Please copy all of the material below word for word, keeping every line in its original order.

........

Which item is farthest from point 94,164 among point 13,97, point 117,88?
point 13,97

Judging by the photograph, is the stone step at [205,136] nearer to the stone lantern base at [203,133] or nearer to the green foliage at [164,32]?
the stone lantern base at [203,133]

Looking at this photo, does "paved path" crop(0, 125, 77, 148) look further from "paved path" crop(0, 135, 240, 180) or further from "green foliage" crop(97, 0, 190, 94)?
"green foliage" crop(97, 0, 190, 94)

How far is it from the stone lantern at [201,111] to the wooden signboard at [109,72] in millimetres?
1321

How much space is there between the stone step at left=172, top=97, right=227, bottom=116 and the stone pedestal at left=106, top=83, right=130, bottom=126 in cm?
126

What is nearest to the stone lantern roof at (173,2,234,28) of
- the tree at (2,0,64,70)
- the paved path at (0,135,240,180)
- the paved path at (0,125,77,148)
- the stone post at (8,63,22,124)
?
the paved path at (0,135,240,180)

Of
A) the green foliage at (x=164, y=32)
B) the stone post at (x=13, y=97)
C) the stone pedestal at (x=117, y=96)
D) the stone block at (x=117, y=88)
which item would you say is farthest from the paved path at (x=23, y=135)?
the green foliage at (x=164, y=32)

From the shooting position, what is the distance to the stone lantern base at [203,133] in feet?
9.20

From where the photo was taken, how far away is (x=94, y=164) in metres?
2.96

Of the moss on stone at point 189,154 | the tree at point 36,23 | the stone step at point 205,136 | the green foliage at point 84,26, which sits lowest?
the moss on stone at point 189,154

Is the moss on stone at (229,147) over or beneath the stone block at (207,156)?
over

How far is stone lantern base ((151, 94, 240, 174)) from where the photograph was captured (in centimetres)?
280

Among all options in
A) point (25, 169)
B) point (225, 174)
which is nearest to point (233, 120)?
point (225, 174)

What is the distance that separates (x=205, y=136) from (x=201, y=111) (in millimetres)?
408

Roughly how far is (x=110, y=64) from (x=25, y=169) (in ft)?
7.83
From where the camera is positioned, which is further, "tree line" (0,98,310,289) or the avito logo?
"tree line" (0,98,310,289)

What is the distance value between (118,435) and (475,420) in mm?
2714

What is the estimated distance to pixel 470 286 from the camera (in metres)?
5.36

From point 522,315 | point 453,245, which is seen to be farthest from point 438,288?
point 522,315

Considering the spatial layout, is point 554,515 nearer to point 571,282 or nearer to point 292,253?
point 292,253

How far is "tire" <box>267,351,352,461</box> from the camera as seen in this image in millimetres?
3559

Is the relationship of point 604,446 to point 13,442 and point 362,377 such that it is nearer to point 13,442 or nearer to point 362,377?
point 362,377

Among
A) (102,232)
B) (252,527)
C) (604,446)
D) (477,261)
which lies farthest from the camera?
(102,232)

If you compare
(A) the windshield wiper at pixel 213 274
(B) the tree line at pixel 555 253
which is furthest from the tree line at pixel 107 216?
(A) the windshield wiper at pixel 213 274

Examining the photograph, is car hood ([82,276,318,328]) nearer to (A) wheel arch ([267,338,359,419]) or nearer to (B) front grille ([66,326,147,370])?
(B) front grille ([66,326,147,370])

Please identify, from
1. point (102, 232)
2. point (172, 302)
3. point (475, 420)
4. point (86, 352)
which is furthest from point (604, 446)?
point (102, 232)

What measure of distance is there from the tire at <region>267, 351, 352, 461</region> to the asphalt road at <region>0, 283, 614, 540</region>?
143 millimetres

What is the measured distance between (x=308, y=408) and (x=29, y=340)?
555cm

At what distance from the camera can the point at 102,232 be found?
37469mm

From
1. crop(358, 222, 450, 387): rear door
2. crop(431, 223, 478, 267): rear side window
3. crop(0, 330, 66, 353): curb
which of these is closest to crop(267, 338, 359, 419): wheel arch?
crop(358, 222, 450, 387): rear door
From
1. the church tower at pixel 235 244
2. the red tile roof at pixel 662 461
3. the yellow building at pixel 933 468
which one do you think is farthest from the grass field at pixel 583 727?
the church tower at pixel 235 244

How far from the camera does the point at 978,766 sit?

........

** TASK RESPONSE **
Which item is farthest from point 94,164 among point 13,97, point 117,88?
point 13,97

Judging by the photograph, is the stone step at [205,136] nearer to the stone lantern base at [203,133] or nearer to the green foliage at [164,32]?
the stone lantern base at [203,133]

Looking at this photo, does "paved path" crop(0, 125, 77, 148) look further from "paved path" crop(0, 135, 240, 180) or further from "green foliage" crop(97, 0, 190, 94)?
"green foliage" crop(97, 0, 190, 94)

How far is it from the stone lantern at [201,111] to the wooden signboard at [109,72] in millimetres?
1321

How much space is there between the stone step at left=172, top=97, right=227, bottom=116 and the stone pedestal at left=106, top=83, right=130, bottom=126 in cm?
126

What is nearest to the stone lantern roof at (173,2,234,28) of
- the tree at (2,0,64,70)
- the paved path at (0,135,240,180)
- the paved path at (0,125,77,148)
- the stone post at (8,63,22,124)
?
the paved path at (0,135,240,180)

Of
A) the green foliage at (x=164, y=32)
B) the stone post at (x=13, y=97)
C) the stone pedestal at (x=117, y=96)
D) the stone block at (x=117, y=88)
which item would you say is farthest from the paved path at (x=23, y=135)?
the green foliage at (x=164, y=32)

From the shooting position, what is the distance to the stone lantern base at [203,133] in feet?
9.20

From where the photo was taken, how far away is (x=94, y=164) in metres?
2.96

Of the moss on stone at point 189,154 | the tree at point 36,23 | the stone step at point 205,136 | the green foliage at point 84,26, which sits lowest?
the moss on stone at point 189,154

Is the moss on stone at (229,147) over or beneath the stone block at (207,156)?
over

How far is stone lantern base ((151, 94, 240, 174)) from where the photograph was captured (in centimetres)?
280

Among all options in
A) point (25, 169)
B) point (225, 174)
which is nearest to point (233, 120)?
point (225, 174)

What is the distance that separates (x=205, y=136) from (x=201, y=111) (in millimetres)?
408

Roughly how far is (x=110, y=64) from (x=25, y=169) (in ft)?
7.83
From where the camera is positioned, which is further, "tree line" (0,98,310,289) or the avito logo?
"tree line" (0,98,310,289)

What is the distance value between (118,435) and (475,420) in mm?
2714

What is the estimated distance to pixel 470 286 from the camera (in metres)?
5.36

From point 522,315 | point 453,245, which is seen to be farthest from point 438,288?
point 522,315

Considering the spatial layout, is point 554,515 nearer to point 571,282 or nearer to point 292,253?
point 292,253

How far is "tire" <box>267,351,352,461</box> from the camera as seen in this image in millimetres?
3559

Is the relationship of point 604,446 to point 13,442 and point 362,377 such that it is nearer to point 13,442 or nearer to point 362,377?
point 362,377

Among
A) (102,232)
B) (252,527)
C) (604,446)
D) (477,261)
which lies farthest from the camera?
(102,232)

If you compare
(A) the windshield wiper at pixel 213 274
(B) the tree line at pixel 555 253
which is furthest from the tree line at pixel 107 216?
(A) the windshield wiper at pixel 213 274

Examining the photograph, is car hood ([82,276,318,328]) nearer to (A) wheel arch ([267,338,359,419]) or nearer to (B) front grille ([66,326,147,370])?
(B) front grille ([66,326,147,370])

Please identify, from
1. point (102, 232)
2. point (172, 302)
3. point (475, 420)
4. point (86, 352)
which is furthest from point (604, 446)?
point (102, 232)

What measure of distance is there from the tire at <region>267, 351, 352, 461</region> to the asphalt road at <region>0, 283, 614, 540</region>?
143 millimetres

What is the measured distance between (x=308, y=408) and (x=29, y=340)?
555cm

At what distance from the camera can the point at 102,232 be found?
37469mm

From
1. crop(358, 222, 450, 387): rear door
2. crop(431, 223, 478, 267): rear side window
3. crop(0, 330, 66, 353): curb
which of these is closest to crop(267, 338, 359, 419): wheel arch?
crop(358, 222, 450, 387): rear door
From
1. the church tower at pixel 235 244
2. the red tile roof at pixel 662 461
3. the yellow building at pixel 933 468
which one do you think is farthest from the grass field at pixel 583 727?
the church tower at pixel 235 244

How far from the camera does the point at 978,766 sit?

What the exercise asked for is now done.